_Reading text_.
::::

No asterisks required. But a high-performance financial computing company said it has in operation an analytics engine that can price 150 million options in 17 seconds.

Hanweck Associates of New York said its Volera trading and risk management system is capable of calculating 8 million prices a second, using graphics processors in combination with general purpose central processors.

In fact, Hanweck’s VoleraFEED of prices and risk parameters for options trading is built on the same NVIDIA graphics processors and Super Micro Computer server hardware as software toolmaker Xcelerit of Dublin, Ireland.

Xcelerit and the United Kingdom arm of Super Micro, which is based in San Jose, Calif., said Thursday their software and hardware, running together, had demonstrated record speed in a Monte Carlo simulation on European-style options using the industry’s fundamental pricing model, known as the Black-Scholes model.

The two companies said the prices of 1 million options were evaluated with 500,000 simulation paths in less than 17 seconds.

The Hanweck engine can pursue billions of paths a second, according to Gerald Hanweck, Jr., founder and CEO of Hanweck Associates. Hanweck served as JPMorgan's Chief Equity Derivatives Strategist from 2000 to 2003 and also has led the bank's U.S. Fixed-Income Derivatives Strategy team.

::::

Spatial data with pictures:
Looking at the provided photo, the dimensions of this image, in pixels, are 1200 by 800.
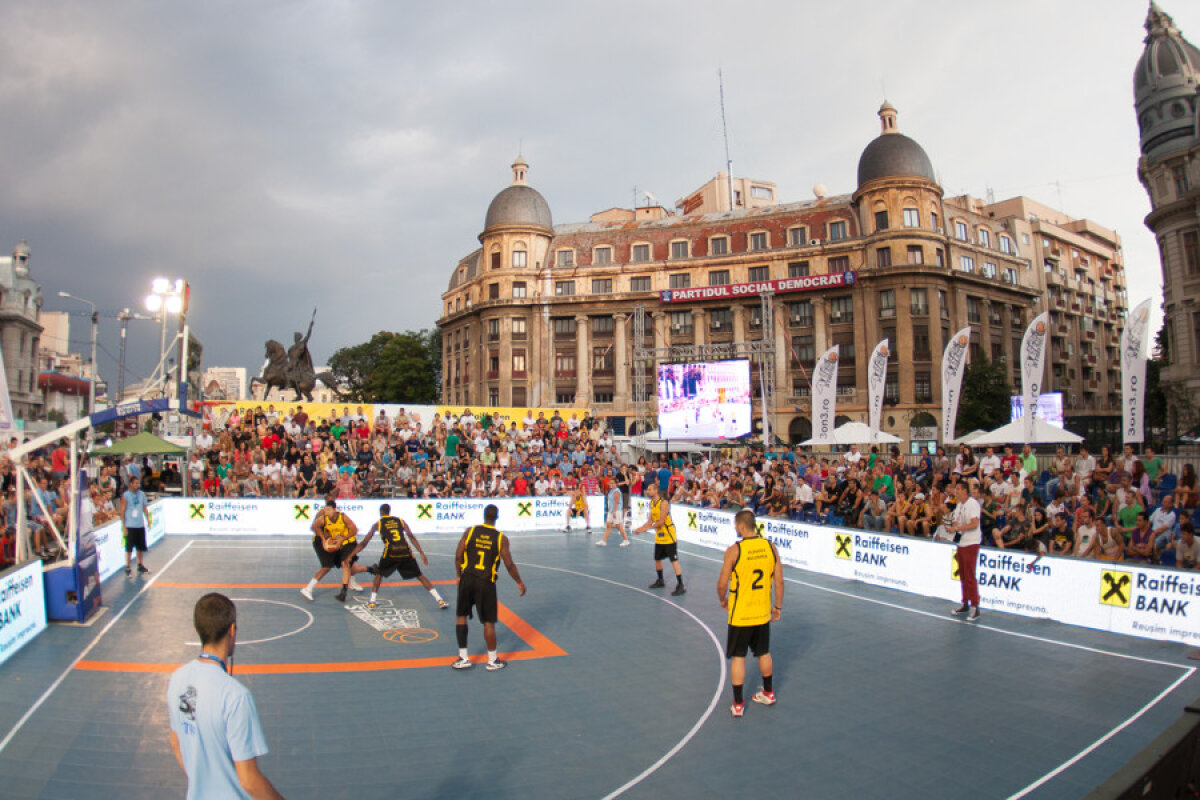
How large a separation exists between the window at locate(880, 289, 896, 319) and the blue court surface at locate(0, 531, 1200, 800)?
146ft

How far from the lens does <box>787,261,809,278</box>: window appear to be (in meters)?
56.7

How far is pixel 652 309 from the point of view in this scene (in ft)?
193

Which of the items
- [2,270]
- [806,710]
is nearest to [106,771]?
[806,710]

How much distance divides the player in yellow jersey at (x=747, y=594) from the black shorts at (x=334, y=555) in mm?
8391

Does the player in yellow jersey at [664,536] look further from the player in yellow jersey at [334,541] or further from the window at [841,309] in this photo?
the window at [841,309]

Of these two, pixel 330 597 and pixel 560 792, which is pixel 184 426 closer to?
pixel 330 597

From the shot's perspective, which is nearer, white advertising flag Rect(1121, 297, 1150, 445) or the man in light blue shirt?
the man in light blue shirt

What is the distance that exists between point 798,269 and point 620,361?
16.8 m

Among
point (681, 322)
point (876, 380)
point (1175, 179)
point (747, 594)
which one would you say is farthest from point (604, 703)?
point (681, 322)

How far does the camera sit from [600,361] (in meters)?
59.6

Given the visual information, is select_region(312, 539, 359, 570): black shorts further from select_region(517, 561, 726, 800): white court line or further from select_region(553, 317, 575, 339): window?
select_region(553, 317, 575, 339): window

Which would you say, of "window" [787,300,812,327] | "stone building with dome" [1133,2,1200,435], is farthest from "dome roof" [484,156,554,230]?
"stone building with dome" [1133,2,1200,435]

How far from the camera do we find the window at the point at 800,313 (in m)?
56.2

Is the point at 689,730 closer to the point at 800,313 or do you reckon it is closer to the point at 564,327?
the point at 800,313
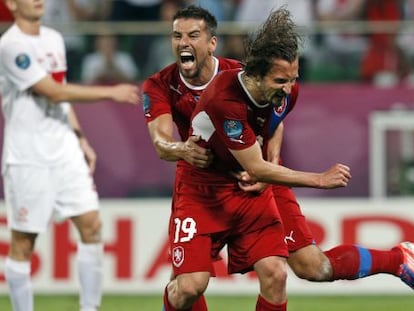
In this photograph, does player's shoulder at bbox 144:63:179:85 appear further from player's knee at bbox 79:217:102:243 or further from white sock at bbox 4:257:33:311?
white sock at bbox 4:257:33:311

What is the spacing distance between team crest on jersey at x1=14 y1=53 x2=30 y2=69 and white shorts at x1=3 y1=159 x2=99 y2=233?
2.24 ft

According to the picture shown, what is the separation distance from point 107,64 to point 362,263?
4.45 metres

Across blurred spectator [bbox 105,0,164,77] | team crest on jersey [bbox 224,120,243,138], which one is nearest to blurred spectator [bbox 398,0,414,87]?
blurred spectator [bbox 105,0,164,77]

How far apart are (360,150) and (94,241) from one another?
3.36 metres

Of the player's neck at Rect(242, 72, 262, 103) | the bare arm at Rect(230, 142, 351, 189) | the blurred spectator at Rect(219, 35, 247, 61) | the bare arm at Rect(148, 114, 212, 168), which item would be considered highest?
the blurred spectator at Rect(219, 35, 247, 61)

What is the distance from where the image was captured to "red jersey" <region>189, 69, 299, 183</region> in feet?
22.2

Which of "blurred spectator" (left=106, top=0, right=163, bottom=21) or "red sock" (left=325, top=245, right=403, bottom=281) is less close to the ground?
"blurred spectator" (left=106, top=0, right=163, bottom=21)

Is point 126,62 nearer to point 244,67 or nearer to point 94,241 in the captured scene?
point 94,241

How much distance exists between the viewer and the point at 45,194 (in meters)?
8.62

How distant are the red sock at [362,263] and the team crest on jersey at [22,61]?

::::

_Task list_.
A. According to the article on options pricing, how many prices a second can Hanweck's Volera system calculate?
B. Write the next part of the article on options pricing, starting after its final sentence.

_Answers to each task_.
A. 8 million prices a second.

B.
Hanweck said the Volera approach to calculating options prices differs in two distinct ways from that of Xcelerit.

First, Volera calculates prices on American-style options, which, he maintains, is more complex. European pricing essentially calculates a straight path from the current time to an expiration date for the options contract, he said. American-style pricing calculates prices for any time in between the present and expiration, so market participants can take into consideration whether there might be a better exit point than expiration.

Second, Volera uses different methods of calculating the prices, other than Monte Carlo simulation. Volera relies largely on a mathematical approach to pricing known as binomial trees.

In the the binomial options pricing model time is divided between the present and expiration are divided into a lattice-work of discrete time periods and a variety of conditions can be applied to that series of slices of time.

Hanweck said the Volera engine achieves prices for more than 8 million American-style options per second, using the binomial tree method, in conjunction with full interest-rate and hard-to-borrow curves and discrete dividends. That translates to calculating prices for nearly 150 million options in 17 seconds, he said.

The Hanweck system is in use at the International Securities Exchange, an all-electronic options exchange in the United States. ISE trades options on more than 2,000 underlying equity, exchange-traded funds, indices and foreign-exchange products.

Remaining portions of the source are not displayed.